Trinity wasn’t about to let some random fan tell her what to do with her books. Particularly her dream man. “He’s the villain. They don’t get happily ever afters,” she said with a tight smile.
“You do realize he’s destroying the world, yes?” the woman asked.
“I’m fully aware of what the characters I create have done and will do in the future. And nowhere in my plans is Wrath ever going to get his true mate.”
“So you’ll put him down, then? Because once he reaches thirty, his beast will take over and he’ll be a threat to everyone.”
Trinity inhaled sharply. “I know everything about Wrath. Don’t worry about him.”
“He’s acting the way he is because of what you’re denying him, you know.”

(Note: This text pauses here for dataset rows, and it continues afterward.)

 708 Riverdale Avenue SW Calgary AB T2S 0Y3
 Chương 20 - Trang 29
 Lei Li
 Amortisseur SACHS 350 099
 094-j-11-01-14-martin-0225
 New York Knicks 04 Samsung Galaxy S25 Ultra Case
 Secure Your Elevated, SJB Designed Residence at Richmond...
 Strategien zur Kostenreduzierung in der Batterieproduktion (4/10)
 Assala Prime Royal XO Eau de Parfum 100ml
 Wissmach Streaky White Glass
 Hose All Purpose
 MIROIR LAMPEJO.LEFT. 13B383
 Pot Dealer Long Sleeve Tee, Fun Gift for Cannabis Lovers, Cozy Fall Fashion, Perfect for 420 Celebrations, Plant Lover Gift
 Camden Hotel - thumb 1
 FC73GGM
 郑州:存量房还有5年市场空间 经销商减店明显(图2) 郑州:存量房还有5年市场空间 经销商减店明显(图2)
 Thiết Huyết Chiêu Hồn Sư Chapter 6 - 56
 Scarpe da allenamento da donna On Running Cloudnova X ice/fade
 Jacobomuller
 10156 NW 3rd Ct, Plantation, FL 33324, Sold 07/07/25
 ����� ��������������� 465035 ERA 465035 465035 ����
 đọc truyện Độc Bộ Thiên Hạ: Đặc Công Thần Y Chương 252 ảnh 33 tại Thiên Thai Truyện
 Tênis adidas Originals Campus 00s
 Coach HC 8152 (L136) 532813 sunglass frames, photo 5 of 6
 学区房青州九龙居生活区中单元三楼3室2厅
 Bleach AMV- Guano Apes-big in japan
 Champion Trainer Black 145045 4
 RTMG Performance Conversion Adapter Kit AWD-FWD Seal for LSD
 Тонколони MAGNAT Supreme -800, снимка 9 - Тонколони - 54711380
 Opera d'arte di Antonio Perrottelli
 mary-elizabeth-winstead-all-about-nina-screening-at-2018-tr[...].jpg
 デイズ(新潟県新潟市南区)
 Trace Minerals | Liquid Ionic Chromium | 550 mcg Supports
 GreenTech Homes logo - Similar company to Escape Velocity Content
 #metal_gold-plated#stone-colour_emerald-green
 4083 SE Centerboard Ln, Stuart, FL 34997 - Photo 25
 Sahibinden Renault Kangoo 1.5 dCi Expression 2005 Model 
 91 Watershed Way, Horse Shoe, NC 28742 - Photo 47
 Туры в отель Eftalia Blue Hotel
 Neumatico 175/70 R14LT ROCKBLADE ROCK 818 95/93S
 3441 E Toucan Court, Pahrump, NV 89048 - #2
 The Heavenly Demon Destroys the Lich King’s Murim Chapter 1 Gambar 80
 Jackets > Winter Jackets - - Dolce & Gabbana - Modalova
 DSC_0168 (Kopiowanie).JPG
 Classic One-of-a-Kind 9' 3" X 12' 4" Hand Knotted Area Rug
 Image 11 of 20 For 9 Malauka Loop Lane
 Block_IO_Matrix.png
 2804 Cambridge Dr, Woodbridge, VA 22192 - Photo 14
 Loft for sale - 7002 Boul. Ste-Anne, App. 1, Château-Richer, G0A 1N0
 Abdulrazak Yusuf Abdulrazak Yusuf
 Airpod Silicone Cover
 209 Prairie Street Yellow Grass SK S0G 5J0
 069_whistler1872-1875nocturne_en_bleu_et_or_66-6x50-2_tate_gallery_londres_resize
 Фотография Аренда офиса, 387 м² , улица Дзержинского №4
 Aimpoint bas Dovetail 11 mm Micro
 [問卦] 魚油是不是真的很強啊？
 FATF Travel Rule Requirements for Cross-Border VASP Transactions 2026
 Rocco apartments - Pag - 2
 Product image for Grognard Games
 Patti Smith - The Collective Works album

Trinity scowled. “Listen, ma’am, if you’d like me to sign something, I will happily do that. I’ll even take a picture with you and smile as if you’re not pissing me off. But what I won’t do is discuss what you think I should do with my books and characters. If that’s what you came to see me about, then happily go on your way, because I’m done.”
The woman stared at Trinity in silence, her eyes shimmering from the blue-green mixture to one laced with gold. It was so damn familiar. She wished she could figure out where she’d seen her before. Maybe at the author-reader breakfast that morning. Or the night before, when she and Gloria had met readers at the hotel’s bar while enjoying strawberry margaritas and never-ending appetizers. But wherever she knew this unnamed woman from, she didn’t like her one bit.